Pata de Mosca tragó saliva.
—¿Yo? —preguntó—. ¿Yo? ¿En el avión? Pero…
—¡Excelente idea, Pata de Mosca! —exclamó Ben—. Vosotros dos sois tan pequeños que con toda seguridad no acertará a veros.
Pata de Mosca sentía escalofríos.
—¿Y qué pasará si nosotros lo vemos? —preguntó con voz temblorosa—. ¿Qué sucederá si está de verdad ahí abajo? ¿Qué le distraerá entonces?
—¡No hay de qué preocuparse, ósculo goloso! —dijo Lola con los ojos muy brillantes—. Si los descubrimos, haré un looping como señal. Después distraeremos al monstruo y Lung volará lo más deprisa que pueda hacia la cueva y desaparecerá en su interior.
—¿Distraer? —preguntó Pata de Mosca con voz débil—. Pero ¿cómo?
—¡Espera y verás! —le animó Lola, dándole una palmada tan fuerte en los hombros que casi se cae de cabeza del lomo de Lung—. Tú limítate a observar. Del vuelo me encargo yo.
—¡Qué tranquilizador! —murmuró Pata de Mosca—. En ese caso, sólo me queda una pregunta: ¿Qué es un «luping»?

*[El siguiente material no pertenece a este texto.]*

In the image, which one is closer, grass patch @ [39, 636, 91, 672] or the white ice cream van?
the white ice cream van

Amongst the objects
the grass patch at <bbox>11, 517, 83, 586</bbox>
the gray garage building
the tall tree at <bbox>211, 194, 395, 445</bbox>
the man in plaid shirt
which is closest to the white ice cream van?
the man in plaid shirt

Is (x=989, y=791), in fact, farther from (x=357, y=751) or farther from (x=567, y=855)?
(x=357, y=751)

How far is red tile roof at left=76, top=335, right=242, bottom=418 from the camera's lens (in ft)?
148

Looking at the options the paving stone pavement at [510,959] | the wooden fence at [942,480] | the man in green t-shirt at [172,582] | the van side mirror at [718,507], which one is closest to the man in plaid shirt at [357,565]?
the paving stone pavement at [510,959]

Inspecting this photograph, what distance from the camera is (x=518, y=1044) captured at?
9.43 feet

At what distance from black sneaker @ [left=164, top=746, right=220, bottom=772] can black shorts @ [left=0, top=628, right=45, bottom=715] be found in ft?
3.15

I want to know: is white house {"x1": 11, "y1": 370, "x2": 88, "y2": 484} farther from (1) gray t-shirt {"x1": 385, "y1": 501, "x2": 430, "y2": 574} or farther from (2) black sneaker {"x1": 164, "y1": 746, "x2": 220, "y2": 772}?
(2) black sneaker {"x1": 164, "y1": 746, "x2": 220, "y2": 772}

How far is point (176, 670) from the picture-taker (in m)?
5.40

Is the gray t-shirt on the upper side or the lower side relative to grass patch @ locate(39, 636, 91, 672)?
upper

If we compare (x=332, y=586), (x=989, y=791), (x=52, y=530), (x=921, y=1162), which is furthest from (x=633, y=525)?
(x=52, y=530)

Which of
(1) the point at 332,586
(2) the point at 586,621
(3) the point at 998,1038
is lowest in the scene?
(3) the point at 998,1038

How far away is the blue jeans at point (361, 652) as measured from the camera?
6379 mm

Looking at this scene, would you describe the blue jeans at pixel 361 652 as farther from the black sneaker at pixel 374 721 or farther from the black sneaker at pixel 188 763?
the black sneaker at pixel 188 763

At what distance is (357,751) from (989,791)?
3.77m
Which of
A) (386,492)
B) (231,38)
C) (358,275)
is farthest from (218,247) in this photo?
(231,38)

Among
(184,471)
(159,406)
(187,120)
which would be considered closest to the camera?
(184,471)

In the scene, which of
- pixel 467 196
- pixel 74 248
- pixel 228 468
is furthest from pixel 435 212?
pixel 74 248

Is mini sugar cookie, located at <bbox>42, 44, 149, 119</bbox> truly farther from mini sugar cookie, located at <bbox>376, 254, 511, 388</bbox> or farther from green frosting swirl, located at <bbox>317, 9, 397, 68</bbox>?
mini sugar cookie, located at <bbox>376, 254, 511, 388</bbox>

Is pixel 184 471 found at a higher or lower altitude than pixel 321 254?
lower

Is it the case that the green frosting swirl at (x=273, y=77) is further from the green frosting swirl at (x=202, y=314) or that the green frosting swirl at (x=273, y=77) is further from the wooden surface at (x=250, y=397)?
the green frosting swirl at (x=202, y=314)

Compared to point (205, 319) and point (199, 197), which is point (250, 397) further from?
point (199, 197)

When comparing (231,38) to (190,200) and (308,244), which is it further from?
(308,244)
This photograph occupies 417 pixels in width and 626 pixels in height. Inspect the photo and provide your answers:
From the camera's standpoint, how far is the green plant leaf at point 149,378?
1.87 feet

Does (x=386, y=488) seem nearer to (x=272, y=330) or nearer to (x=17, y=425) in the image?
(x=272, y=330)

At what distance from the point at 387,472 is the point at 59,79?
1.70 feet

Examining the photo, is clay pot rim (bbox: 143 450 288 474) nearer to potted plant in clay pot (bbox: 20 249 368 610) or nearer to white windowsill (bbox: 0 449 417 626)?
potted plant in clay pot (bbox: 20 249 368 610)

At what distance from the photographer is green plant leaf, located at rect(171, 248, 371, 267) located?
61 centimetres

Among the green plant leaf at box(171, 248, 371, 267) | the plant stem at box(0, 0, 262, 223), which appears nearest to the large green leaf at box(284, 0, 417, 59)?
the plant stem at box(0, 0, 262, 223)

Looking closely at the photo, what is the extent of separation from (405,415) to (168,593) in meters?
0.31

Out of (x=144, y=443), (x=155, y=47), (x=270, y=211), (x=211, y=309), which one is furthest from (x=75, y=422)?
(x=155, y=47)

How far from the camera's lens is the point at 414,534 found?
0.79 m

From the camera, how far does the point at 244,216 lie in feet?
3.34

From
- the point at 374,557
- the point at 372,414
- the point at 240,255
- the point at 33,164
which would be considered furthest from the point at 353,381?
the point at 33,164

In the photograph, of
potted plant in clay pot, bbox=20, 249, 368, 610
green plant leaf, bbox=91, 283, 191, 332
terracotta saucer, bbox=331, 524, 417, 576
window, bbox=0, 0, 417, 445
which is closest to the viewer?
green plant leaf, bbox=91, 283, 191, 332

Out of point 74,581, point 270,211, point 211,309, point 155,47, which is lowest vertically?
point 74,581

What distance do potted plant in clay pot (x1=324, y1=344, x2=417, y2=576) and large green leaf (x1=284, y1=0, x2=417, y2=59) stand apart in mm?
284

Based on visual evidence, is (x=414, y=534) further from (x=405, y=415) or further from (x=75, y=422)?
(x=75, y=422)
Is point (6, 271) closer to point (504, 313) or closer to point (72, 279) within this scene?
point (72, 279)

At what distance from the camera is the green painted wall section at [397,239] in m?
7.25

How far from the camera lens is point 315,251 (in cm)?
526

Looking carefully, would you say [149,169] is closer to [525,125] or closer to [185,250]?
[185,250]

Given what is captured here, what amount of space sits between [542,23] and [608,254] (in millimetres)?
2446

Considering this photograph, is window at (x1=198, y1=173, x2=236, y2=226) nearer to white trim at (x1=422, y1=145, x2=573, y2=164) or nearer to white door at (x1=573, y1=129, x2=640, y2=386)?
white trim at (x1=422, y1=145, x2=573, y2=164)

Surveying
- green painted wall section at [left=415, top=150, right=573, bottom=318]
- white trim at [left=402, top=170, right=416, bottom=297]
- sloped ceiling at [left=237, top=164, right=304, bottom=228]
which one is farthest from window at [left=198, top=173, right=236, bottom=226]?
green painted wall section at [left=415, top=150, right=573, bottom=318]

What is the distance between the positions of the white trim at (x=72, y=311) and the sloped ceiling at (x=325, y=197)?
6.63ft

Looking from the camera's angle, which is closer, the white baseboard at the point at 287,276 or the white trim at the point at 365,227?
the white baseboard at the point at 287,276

—Una vuelta de campana en el aire —contestó Lola—. Produce un maravilloso cosquilleo debajo del ombligo. Es absolutamente indescriptible.
—¿Ah, sí? —Pata de Mosca se restregó la nariz con gesto nervioso.
—No está mal el plan —murmuró Burr-Burr-Chan—. Podría funcionar.
—Cualquiera sabe —gruñó Piel de Azufre—. No me gusta dejar todo en manos de estos dos alfeñiques.
—¿Ah, sí? ¿Pretendes bajar volando, cara peluda? —le preguntó Lola—. ¡Vamos, homusculoso! —cogió la mano de Pata de Mosca—. Ahora hagamos algo útil —y volviéndose de nuevo hacia Lung, añadió—: ¿A que resulta práctico contar con un par de individuos pequeñitos?
Lung asintió.
—Muy práctico —respondió—. ¿Sabes una cosa, rata? Creo que algún día el mundo será de los pequeños.
—No tengo nada que objetar a eso —replicó Lola.
Después, arrastrando a Pata de Mosca, subió por el regazo de Ben, caminó haciendo equilibrios por el lomo de Lung y condujo al homúnculo hasta el lugar donde había dejado amarrado su avión. Tras soltar las delgadas cadenas, Lola abrió la cabina y ambos subieron.
Pata de Mosca lanzó una postrera mirada a Ben y sonrió medroso. Ben lo saludó con la mano. Luego, Lola encendió el motor. El rugido llenó la noche igual que el canto de los grillos, y el pequeño avión con los dos exploradores voló hacia el Ojo de la Luna.